(GIVEN REQUEST):
Format the entries below as a numbered list, one line per item, omitting blank lines and leaving out the pictures.

(DATA SUPPLIED):
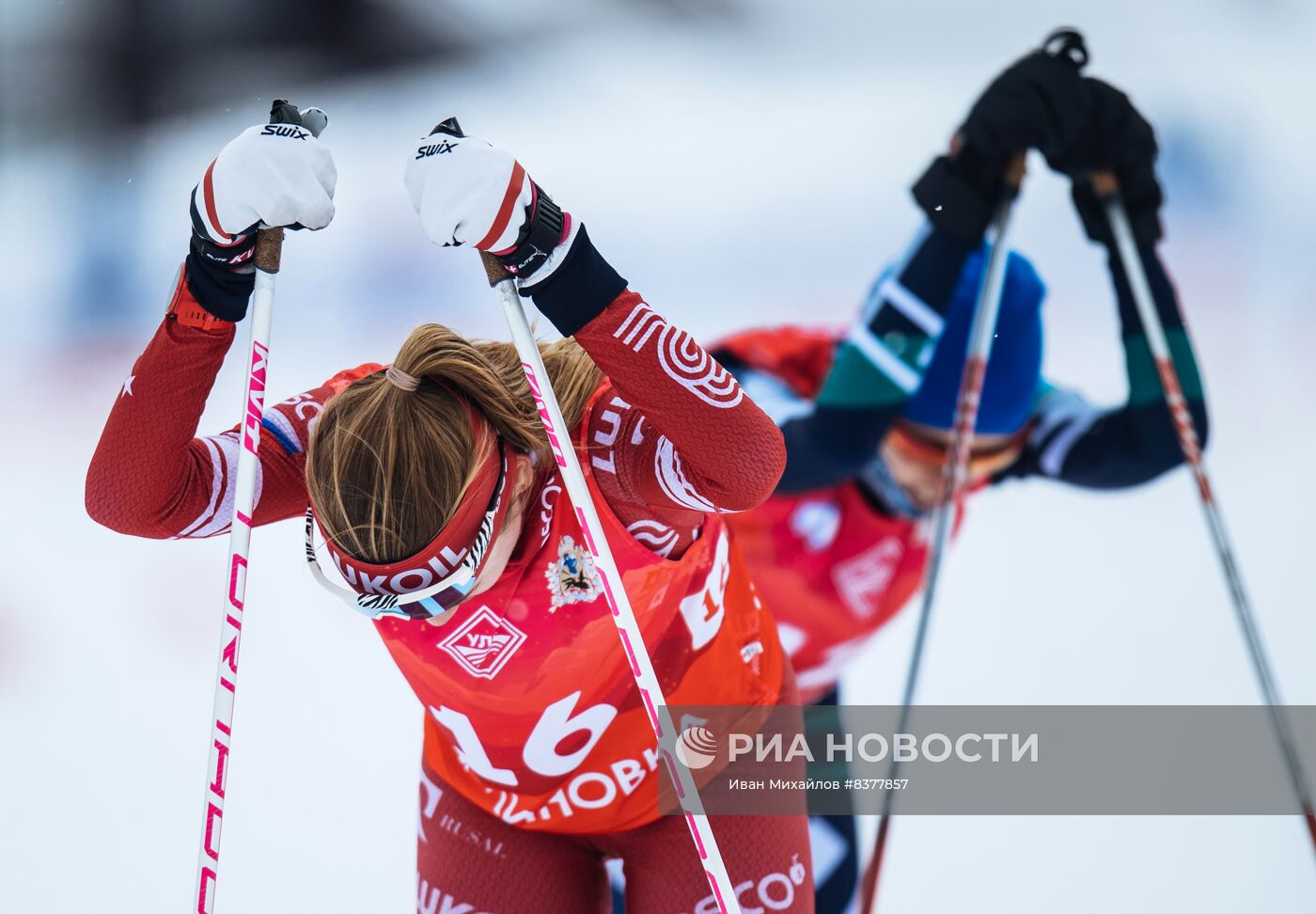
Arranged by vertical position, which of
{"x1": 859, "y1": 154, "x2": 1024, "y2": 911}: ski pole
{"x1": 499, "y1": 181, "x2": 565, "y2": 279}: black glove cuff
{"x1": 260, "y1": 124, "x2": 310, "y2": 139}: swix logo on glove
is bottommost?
{"x1": 499, "y1": 181, "x2": 565, "y2": 279}: black glove cuff

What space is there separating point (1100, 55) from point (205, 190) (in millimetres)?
3060

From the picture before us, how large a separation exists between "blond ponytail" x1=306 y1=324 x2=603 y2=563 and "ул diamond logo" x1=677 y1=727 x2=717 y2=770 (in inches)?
15.3

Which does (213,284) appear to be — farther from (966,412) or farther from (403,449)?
(966,412)

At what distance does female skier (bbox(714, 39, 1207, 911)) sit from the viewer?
1.84 m

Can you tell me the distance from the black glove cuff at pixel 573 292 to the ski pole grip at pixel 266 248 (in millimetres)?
263

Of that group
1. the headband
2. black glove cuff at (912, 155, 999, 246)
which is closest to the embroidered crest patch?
the headband

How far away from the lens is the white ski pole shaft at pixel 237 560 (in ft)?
3.89

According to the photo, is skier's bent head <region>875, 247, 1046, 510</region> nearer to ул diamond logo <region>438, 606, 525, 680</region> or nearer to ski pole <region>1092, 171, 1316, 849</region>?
ski pole <region>1092, 171, 1316, 849</region>

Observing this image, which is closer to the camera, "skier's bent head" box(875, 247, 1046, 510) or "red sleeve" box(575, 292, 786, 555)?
"red sleeve" box(575, 292, 786, 555)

(SOLUTION):
1. Arranged by vertical position, which of
2. {"x1": 859, "y1": 154, "x2": 1024, "y2": 911}: ski pole
3. {"x1": 499, "y1": 181, "x2": 565, "y2": 279}: black glove cuff
4. {"x1": 260, "y1": 124, "x2": 310, "y2": 139}: swix logo on glove
5. is bottommost?
6. {"x1": 499, "y1": 181, "x2": 565, "y2": 279}: black glove cuff
7. What space is there separating point (1100, 55) from point (205, 190) (in millimetres)?
8. 3060
9. From the picture before us, how large a separation exists between "blond ponytail" x1=306 y1=324 x2=603 y2=563 and "ул diamond logo" x1=677 y1=727 x2=717 y2=770 (in inches)?
10. 15.3
11. Which does (213,284) appear to be — farther from (966,412) or farther from (403,449)?
12. (966,412)
13. At what distance does female skier (bbox(714, 39, 1207, 911)) sit from the viewer?
14. 1.84 m
15. Can you tell me the distance from the black glove cuff at pixel 573 292 to the ski pole grip at pixel 266 248 (in millimetres)?
16. 263
17. Of that group
18. 1. the headband
19. 2. black glove cuff at (912, 155, 999, 246)
20. which is closest to the embroidered crest patch?
21. the headband
22. How far away from the lens is the white ski pole shaft at pixel 237 560 (in ft)?
23. 3.89
24. According to the photo, is skier's bent head <region>875, 247, 1046, 510</region> nearer to ул diamond logo <region>438, 606, 525, 680</region> or nearer to ski pole <region>1092, 171, 1316, 849</region>?
25. ski pole <region>1092, 171, 1316, 849</region>
26. Observing this image, which is closer to the camera, "skier's bent head" box(875, 247, 1046, 510) or "red sleeve" box(575, 292, 786, 555)?
27. "red sleeve" box(575, 292, 786, 555)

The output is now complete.